Scott Brooks jokes that the Heat should be fined for letting Wade call it a career

On most occasions, elite athletes decide to finish their careers way after their skills have declined. It is uncommon for most icons to go out on their own terms. When you train your entire life to play professional basketball, it's a tough task to realize that your time has passed, and its time to move on to another venture. 

Dwyane Wade is not grouped into that category. Tonight's performance against the Wizards justified that. 

After announcing publicly last September that the 2018-19 NBA season would be his last, the news left the sports world nostalgic. Once a bright young star out of Marquette, "Flash" was must-see television.
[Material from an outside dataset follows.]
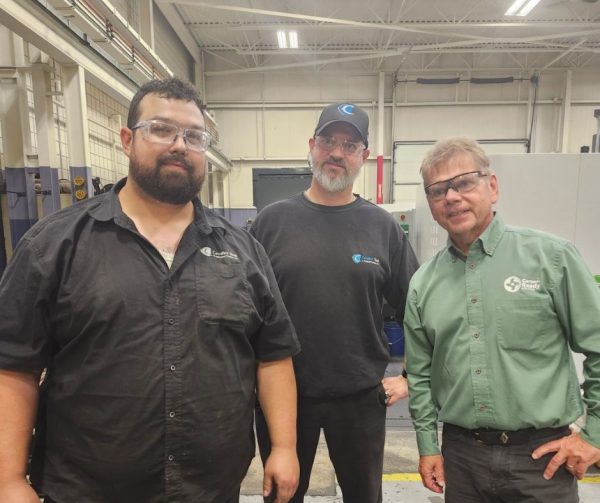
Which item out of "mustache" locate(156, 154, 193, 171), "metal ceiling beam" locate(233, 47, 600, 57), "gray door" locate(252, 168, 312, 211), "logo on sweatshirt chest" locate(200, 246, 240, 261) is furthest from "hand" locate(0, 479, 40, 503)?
"metal ceiling beam" locate(233, 47, 600, 57)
After announcing last September that this would be his last ride in South Beach, Wade, albeit the face of the franchise, knew that this team wasn't the one he had joined when he was drafted fifth overall in June of 2003. It wasn't the squad he won his first title with in '06, or the bunch that started the "Super Team" movement. This was a collection of young prospects, journeymen, and he was a veteran presence, and no longer the marquee option. He welcomed the move to the bench and to be the veteran presence in the locker room that the team needed and has had quite the resurgence of sorts that has the sports world questioning whether retirement is really the best option, and whether he should come back another year. 

Scott Brooks is one of many who thinks Wade should reconsider.

In his final appearance at Capital One Arena Saturday evening, the veteran star lead his group to victory, showing flashes of the player he once was, and carrying his squad to a crucial road win. 

Brooks joked that "the NBA needs to fine the Miami Heat for letting him retire".

It appears that Wade's contemporaries are of the mindset of Brooks. Wizards forward Jeff Green, who exploded for 25 points off the bench in the tough loss, discussed postgame that despite his efforts to get Wade to change his mind, the latter knows that it's time to move on.

"He's playing amazing," Green said. "I've tried my convincing, I've been trying for the last six months, it didn't work."

Green expressed that he's glad his friend is choosing to leave the game before it leaves him.

"I'm happy for the guy." Green said. "He's going out the way he wants to."